I just spoke with the UK Halsey guy for quite a while. He explained why his sails are excellent as well, without knocking the 3DLs. He did express the opinion that his sails are as strong as the 3DLs but better laminated, so less prone to delamination and the mold issue mentioned above. He said that due to the way the 3DL has its yarns attached, that less pressure can be applied when laminating the layers, which causes slightly weaker lamination.

He offered to come sailing to check out my existing sails, take some photos and then make a recommendation! All things being roughly equal as far as the quality of the sails, this kind of effort really means something to me.

Decisions decisions...


----------



## jarcher (Jul 29, 2008)

Gary M said:


> I sail with my local sailmaker fairly regulary and his D4 kevlar main is now 5 years old and still looks pretty darn good to me, and performs very well.


D4 is UK Halsey?


----------



## Gary M (May 9, 2006)

I believe D4 is an independent sail cloth company that will mold panels as per a sail makers directions and then ship the panels to them for assembly. 
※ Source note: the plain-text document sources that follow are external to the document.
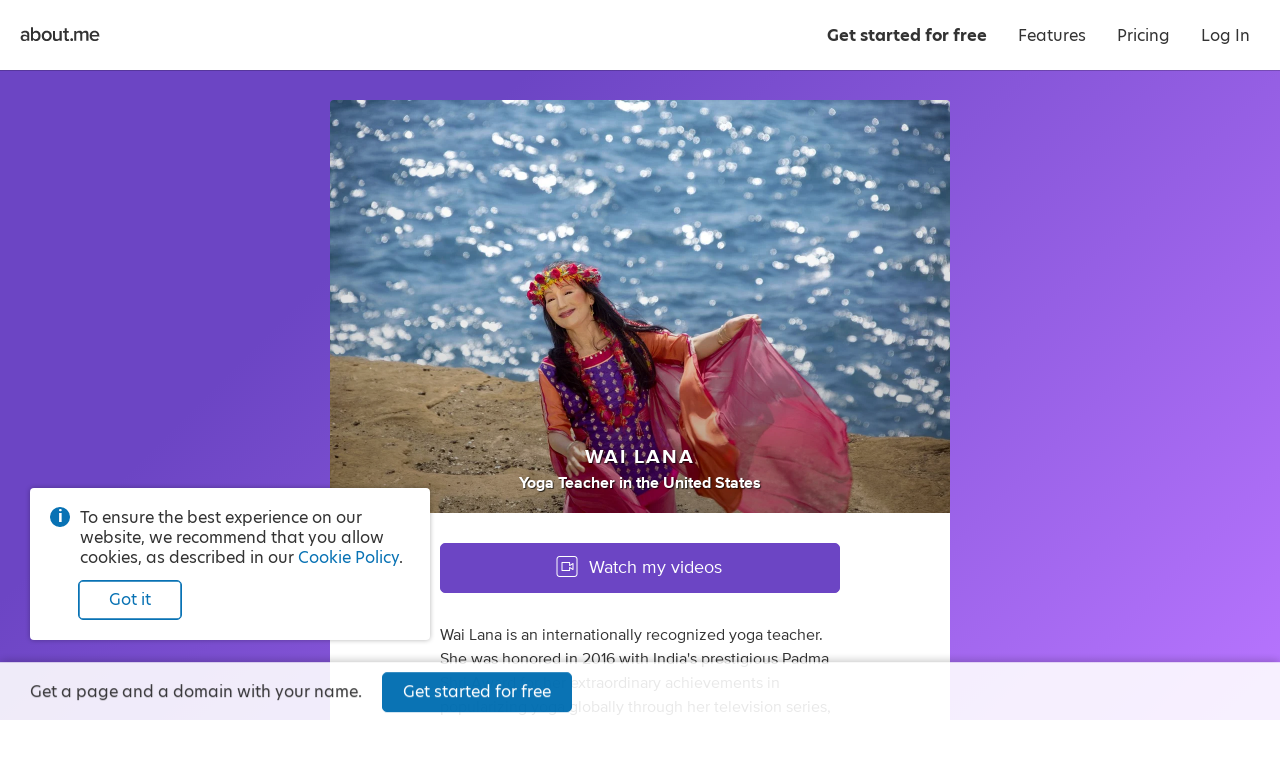

--- FILE ---
content_type: application/javascript; charset=UTF-8
request_url: https://about.me/s3/h/1f08ee2b.bundle.js
body_size: 1567
content:
(self.webpackChunk_aboutdotme_client=self.webpackChunk_aboutdotme_client||[]).push([[5320],{15772:(e,t,r)=>{const i=r(43485),s=r(40528),o=r(62137),a=(r(40175).create("profile","router"),i.MnObject.extend({initialize(e){this.user=e.user,this.router=new s({controller:this,scope:this.user.get("user_name"),appRoutes:{"verify(/)(*params)":"handleVerification"}})},handleVerification(){this.verification=new o({user:this.user}),this.listenTo(this.verification,"destroy",()=>{this.router.navigate("",{replace:!0,force:!0})})}}));e.exports=a},33588:(e,t,r)=>{"use strict";r.d(t,{A:()=>p});var i=r(21391),s=r.n(i),o=r(4523),a=r(78603),n=r.n(a),u=["appRoutes","controller"],l=s().Router.extend({constructor:function(e){this._setOptions(e),this.mergeOptions(e,u),s().Router.apply(this,arguments);var t=this.appRoutes,r=this._getController();this.processAppRoutes(r,t),this.on("route",this._processOnRoute,this)},appRoute:function(e,t){var r=this._getController();return this._addAppRoute(r,e,t),this},_processOnRoute:function(e,t){if(o.default.isFunction(this.onRoute)){var r=o.default.invert(this.appRoutes)[e];this.onRoute(e,r,t)}},processAppRoutes:function(e,t){var r=this;if(!t)return this;var i=o.default.keys(t).reverse();return o.default.each(i,function(i){r._addAppRoute(e,i,t[i])}),this},_getController:function(){return this.controller},_addAppRoute:function(e,t,r){var i=e[r];if(!i)throw new Error('Method "'+r+'" was not found on the controller');this.route(t,r,o.default.bind(i,e))}});o.default.extend(l.prototype,o.default.pick(a.MnObject.prototype,["triggerMethod","normalizeMethods","_setOptions","mergeOptions","getOption","bindEvents","unbindEvents"])),n().AppRouter=l;const p=l},40528:(e,t,r)=>{const i=r(42744),s=r(33588).A,o=r(25473),a=r(40175).create("router"),n=/\((.*?)\)/g,u=/(\(\?)?:\w+/g,l=/\*\w+/g,p=/[-{}[]+?.,\\\^$|#\s]/g;i.History.prototype.route=function(e,t,r){this.handlers.unshift({router:r,route:e,callback:t})};const h=s.extend({constructor:function(e){s.apply(this,arguments),o.bindAll(this,"checkState"),o.defer(this.checkState)},checkState(){i.History.started?this.checkMyRoutes():(i.history||(i.history=new i.History),i.history.start({pushState:!0}))},getMyRoutes(){return o.filter(i.history.handlers,e=>e.router===this)},checkMyRoutes(){const e=i.history.fragment,t=this.getMyRoutes();return o.any(t,t=>{if(t.route.test(e))return t.callback(e),!0})},route(e,t,r){o.isRegExp(e)||(e=this._routeToRegExp(e)),o.isFunction(t)&&(r=t,t=""),r||(r=this[t]);const s=this;return i.history.route(e,function(o){const a=s._extractParameters(e,o);s.execute(r,a),s.trigger.apply(s,[`route:${t}`].concat(a)),s.trigger("route",t,a),i.history.trigger("route",s,t,a)},this),this},_routeToRegExp:e=>(e=e.replace(p,"\\$&").replace(n,"(?:$1)?").replace(u,(e,t)=>t?e:"([^/?]+)").replace(l,"([^?]*?)"),new RegExp(`^${e}(?:\\?([\\s\\S]*))?$`,"i")),_addAppRoute(e,t,r){this.options.scope&&(t=`${this.options.scope}(/)${t}`),s.prototype._addAppRoute.apply(this,[e,t,r])},navigate(e,t){t=t||{};const r=i.history.fragment,n=this.options.scope,u={};let l;return!n||(e?(e=`${n}/${e}`,l=new RegExp(`${n}/?$`,"i"),l.test(r)&&(u.replace=!0)):e=n,l=new RegExp(n,"i"),l.test(r)||t.force)?(l=new RegExp(e,"i"),r.match(l)&&!t.force?this:(l=new RegExp(`${e}/?$`,"i"),r.match(l)&&(u.replace=!0),o.defaults(t,u),s.prototype.navigate.apply(this,[e,t]))):(a.error("Tab URL is out of scope.",n,r),this)},destroy(){a("destroy router for scope",this.options.scope),i.history.handlers=o.filter(i.history.handlers,e=>e.router!==this)}});e.exports=h},53815:(e,t,r)=>{const i=r(11659),s=r(25079),o=r(89359),a=r(40175).create("verify email","resend");e.exports=function(e){const t=e.user;"boolean"==typeof t.get("flags.email_verified")&&(t.set("flags.email_verified",!1),i.ajax({type:"GET",url:`${t.url()}/send_verification_email`,headers:{"Content-Type":"application/json"}}).done(e=>{a("res",e),o.banner("A new email was sent. Click the link in the email to verify your email address.",{status:"confirmation"})}).fail(e=>{let t;if(a("err",e),"EMAIL_INVALID"===(e&&e.type))t="There is a problem with your email address. Please update it.";else t="There was a problem sending a new email. Please try again later.";o.banner(t,{status:"error"}),s.captureMessage("resend verify email failed",{extra:{err:e}})}))}},62137:(e,t,r)=>{const i=r(11659),s=r(43485),o=r(40528),a=r(31914),n=r(25079),u=r(53815),l=r(89359),p=r(40175).create("verify email"),h=s.MnObject.extend({initialize(e){this.user=e.user,this.metrics=a.metrics,this.initializeRouter()},appRoutes:{"":"destroy",":hash":"verifyEmail"},initializeRouter(){this.router=new o({controller:this,scope:`${this.user.get("user_name")}/verify`,appRoutes:this.appRoutes})},verifyEmail(e){if(this.user.get("flags.email_verified"))return l.banner("Your email address has already been verified.",{status:"info"}),void this.destroy();i.ajax({type:"POST",url:`${this.user.url()}/verify_email`,data:JSON.stringify({hash:e}),dataType:"json",headers:{"Content-Type":"application/json"}}).done(e=>{p("res",e),l.banner("Your email address has been verified!",{status:"confirmation",duration:1e4}),this.user.set("flags.email_verified",!0),this.metrics.trigger("email:verification:success")}).fail(e=>{let t;if(p("err",e),i.body.one("click",".banner .resend-verification-email",()=>{u({user:this.user})}),"invalid-hash"===(e&&e.type))t="That verification link is invalid or expired.";else t="There was a problem verifying your email address.";t+=' <span class="text link resend-verification-email">Resend email</span>.',l.banner(t,{status:"error"}),n.captureMessage("verify email failed",{extra:{err:e}})}).always(()=>{this.destroy()})}});e.exports=h}}]);
//# sourceMappingURL=1f08ee2b.bundle.js.map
Therefore several sail makers use their product, I think they are located in Oz..


----------



## jarcher (Jul 29, 2008)

Gary M said:


> I believe D4 is an independent sail cloth company that will mold panels as per a sail makers directions and then ship the panels to them for assembly.
> 
> Therefore several sail makers use their product, I think they are located in Oz..
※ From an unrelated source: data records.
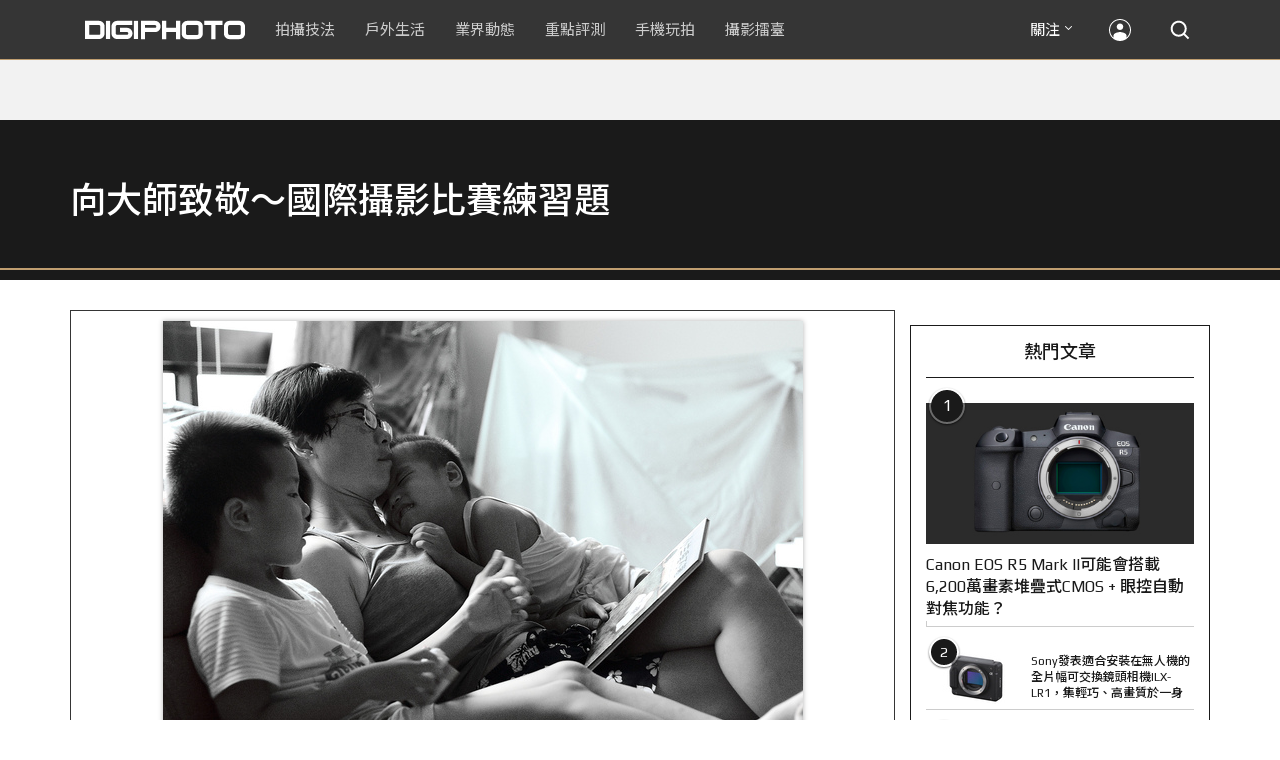

--- FILE ---
content_type: text/html; charset=utf-8
request_url: https://accounts.google.com/o/oauth2/postmessageRelay?parent=https%3A%2F%2Fdigiphoto.techbang.com&jsh=m%3B%2F_%2Fscs%2Fabc-static%2F_%2Fjs%2Fk%3Dgapi.lb.en.2kN9-TZiXrM.O%2Fd%3D1%2Frs%3DAHpOoo_B4hu0FeWRuWHfxnZ3V0WubwN7Qw%2Fm%3D__features__
body_size: 164
content:
<!DOCTYPE html><html><head><title></title><meta http-equiv="content-type" content="text/html; charset=utf-8"><meta http-equiv="X-UA-Compatible" content="IE=edge"><meta name="viewport" content="width=device-width, initial-scale=1, minimum-scale=1, maximum-scale=1, user-scalable=0"><script src='https://ssl.gstatic.com/accounts/o/2580342461-postmessagerelay.js' nonce="D_Nzl0ZPbHTD_xXRzVbigg"></script></head><body><script type="text/javascript" src="https://apis.google.com/js/rpc:shindig_random.js?onload=init" nonce="D_Nzl0ZPbHTD_xXRzVbigg"></script></body></html>

--- FILE ---
content_type: text/html; charset=UTF-8
request_url: https://t.ssp.hinet.net/
body_size: 60
content:
39c61101-57a1-465e-b474-070cc967e0ff!

--- FILE ---
content_type: text/html; charset=utf-8
request_url: https://www.google.com/recaptcha/api2/aframe
body_size: 269
content:
<!DOCTYPE HTML><html><head><meta http-equiv="content-type" content="text/html; charset=UTF-8"></head><body><script nonce="_OOWvbK7DySYhTU5HgYCVA">/** Anti-fraud and anti-abuse applications only. See google.com/recaptcha */ try{var clients={'sodar':'https://pagead2.googlesyndication.com/pagead/sodar?'};window.addEventListener("message",function(a){try{if(a.source===window.parent){var b=JSON.parse(a.data);var c=clients[b['id']];if(c){var d=document.createElement('img');d.src=c+b['params']+'&rc='+(localStorage.getItem("rc::a")?sessionStorage.getItem("rc::b"):"");window.document.body.appendChild(d);sessionStorage.setItem("rc::e",parseInt(sessionStorage.getItem("rc::e")||0)+1);localStorage.setItem("rc::h",'1769070635592');}}}catch(b){}});window.parent.postMessage("_grecaptcha_ready", "*");}catch(b){}</script></body></html>

--- FILE ---
content_type: application/javascript; charset=utf-8
request_url: https://fundingchoicesmessages.google.com/f/AGSKWxXlQrnzomLP_h57XPTVrW5KdQFjzoZi-7u7MdwoaG-EJxzSO0HOZGf8qRb1ZrUsNaYftgr9j1zKSXHRi7SwQXSbsoN4aA0V5UcHU86yju9OR38XlNHFLC0Jh7SvDpBGlv1WC_WSgw==?fccs=W251bGwsbnVsbCxudWxsLG51bGwsbnVsbCxudWxsLFsxNzY5MDcwNjMyLDIzODAwMDAwMF0sbnVsbCxudWxsLG51bGwsW251bGwsWzddXSwiaHR0cHM6Ly9kaWdpcGhvdG8udGVjaGJhbmcuY29tL3Bob3Rvcy80MTEzMiIsbnVsbCxbWzgsIjlvRUJSLTVtcXFvIl0sWzksImVuLVVTIl0sWzE5LCIyIl0sWzE3LCJbMF0iXSxbMjQsIiJdLFsyOSwiZmFsc2UiXV1d
body_size: -215
content:
if (typeof __googlefc.fcKernelManager.run === 'function') {"use strict";this.default_ContributorServingResponseClientJs=this.default_ContributorServingResponseClientJs||{};(function(_){var window=this;
try{
var QH=function(a){this.A=_.t(a)};_.u(QH,_.J);var RH=_.ed(QH);var SH=function(a,b,c){this.B=a;this.params=b;this.j=c;this.l=_.F(this.params,4);this.o=new _.dh(this.B.document,_.O(this.params,3),new _.Qg(_.Qk(this.j)))};SH.prototype.run=function(){if(_.P(this.params,10)){var a=this.o;var b=_.eh(a);b=_.Od(b,4);_.ih(a,b)}a=_.Rk(this.j)?_.be(_.Rk(this.j)):new _.de;_.ee(a,9);_.F(a,4)!==1&&_.G(a,4,this.l===2||this.l===3?1:2);_.Fg(this.params,5)&&(b=_.O(this.params,5),_.hg(a,6,b));return a};var TH=function(){};TH.prototype.run=function(a,b){var c,d;return _.v(function(e){c=RH(b);d=(new SH(a,c,_.A(c,_.Pk,2))).run();return e.return({ia:_.L(d)})})};_.Tk(8,new TH);
}catch(e){_._DumpException(e)}
}).call(this,this.default_ContributorServingResponseClientJs);
// Google Inc.

//# sourceURL=/_/mss/boq-content-ads-contributor/_/js/k=boq-content-ads-contributor.ContributorServingResponseClientJs.en_US.9oEBR-5mqqo.es5.O/d=1/exm=kernel_loader,loader_js_executable/ed=1/rs=AJlcJMwtVrnwsvCgvFVyuqXAo8GMo9641A/m=web_iab_tcf_v2_signal_executable
__googlefc.fcKernelManager.run('\x5b\x5b\x5b8,\x22\x5bnull,\x5b\x5bnull,null,null,\\\x22https:\/\/fundingchoicesmessages.google.com\/f\/AGSKWxVJaIPcE0s0FZTKHdbTWcT2qp2JQUfDLPFk6ShjU8rjySV4VO1Ar7NfUCi1vZcE8qz4Wp2Mi1u-Xh-wbfQYdcOAYtUQqkJHSmBMSXgOeWxfP5Pj2Q_fDiJhwQairJYLQBuPWhUfLA\\\\u003d\\\\u003d\\\x22\x5d,null,null,\x5bnull,null,null,\\\x22https:\/\/fundingchoicesmessages.google.com\/el\/AGSKWxV3lKJtMoY0Gf8Z3OZzxlSnQD0MYNETcBm73hW6mlty1HH0dapV9dwY3nuIbJD7CksPK9T3y1Xg7w-MzYgfhZU3g1KBU6fB_tdiLggZxORRxveH7riP3b1EcVOe9sYXxmfuNvbkfg\\\\u003d\\\\u003d\\\x22\x5d,null,\x5bnull,\x5b7\x5d\x5d\x5d,\\\x22techbang.com\\\x22,1,\\\x22en\\\x22,null,null,null,null,1\x5d\x22\x5d\x5d,\x5bnull,null,null,\x22https:\/\/fundingchoicesmessages.google.com\/f\/AGSKWxWKQNokgnPahqojj17t0Eb12LTQSnXagAWNde5VcCB-ZkLgq8c2GFkZxtip5Cu3zNdFkv_QDI0R5QOaFtWZVjm0-8DkPheJ1ekKNe8pfjanqZjYifuiR9-O_kIw76XXVEXloRr-Sg\\u003d\\u003d\x22\x5d\x5d');}

--- FILE ---
content_type: application/javascript; charset=utf-8
request_url: https://fundingchoicesmessages.google.com/f/AGSKWxXUa3tYGTfOGZaey3Uwm2JU08cz_wD4A_Z4xCEk0-u4rjR0kRxrznrfUmZ04NiTXruGrRUwK51-rOOcvGS6vybfAHw06bRakyEhohHOEyR_l32VWPqwt-rxhKUGNHZVOokQyU0sdqS1EIIDP9SXpgwixME5BhCJX95z6-hl204VE3y-czbvNPudE969/_/acc_random=/adsonar.-ad-banner-.adsync./external/ad.
body_size: -1289
content:
window['39daad12-5868-4ff2-95c1-122432884afa'] = true;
Yes D4 seems to be a type of sailcloth:

D4 Sails


----------



## DrB (Mar 29, 2007)

*Main is different than Genny for Sail Life*



> Gary M I sail with my local sailmaker fairly regulary and his D4 kevlar main is now 5 years old and still looks pretty darn good to me, and performs very well.
> 
> As I said earlier he takes good care of it but he is only now starting to consider replacing it. That boat probably does about 40-50 round the bouy races a year. No distance stuff.
> 
> 5 very competative years is not bad.


While that maybe true, I doubt that if he used the same D4 genny for 5 years, it would look as good. The headsail takes a beating, much more so than a main. I don't have a lot of experience with laminates in general, but in this case, for the North 3DL material, my experience is that for a headsail, that is raced and raced often (20+ races/year), it's toast after 2 to 3 years, no matter how well you take care of it. I My experience is based on racing on the same J105 for the past two seasons. We typically use and "old" prime race sail for the practice (beer can) race sail. So the prime race sail is about two years oldand while it still has good shape, it has small local areas of delamination, small tears, and areas the have frayed fibers.

DrB


----------



## SEMIJim (Jun 9, 2007)

Over on AS, somebody else was asking a similar question. His 4-year-old Mylar genny is falling apart and he's looking for recommendations for a racing sail material that'll last a bit longer. Here were my comments:

Thing is: Traditionally, you get either low-tech, high-resistance-to-everything fabrics that tend to lose shape, or high-tech, low-resistance-to-abuse materials that don't stretch (much), but tend to give up catastrophically after a few short years.

It is my understanding that most racers expect to have to replace their high-tech sails after only 4-5 years of use, at most. Whereas our 33-year-old polyester sails, while certainly not an optimum shape anymore, are still perfectly serviceable.

That being said: If racing is your primary activity, it looks like Vectran may be your best bet. I bet it's spendy, too . Perhaps Kevlar? I read a lot of good things about Pentex, a couple years ago.

We keep the original sails on the boat for cruising, and only put on the racing sails when we're going to be racing. It's a hassle, but, this way, our racing sails ought to last a good, long time. Also: None of our sails ever get put away wet--or even damp. In fact: Last week our Mylar #1 got stashed below, spread out on a settee, because the grass was damp when we got back from our last race, so we couldn't flake and fold it. (Took care of that yesterday.) Even the old cruising sails... One time last season a friend and I spent about an hour, waving one of the headsails in the wind, waiting for it to dry, so it could be flaked, folded and stored for the season. (It had gotten wet while lashed to the deck, coming in, and the wind was too strong to simply hoist it at the dock.)

Jim


----------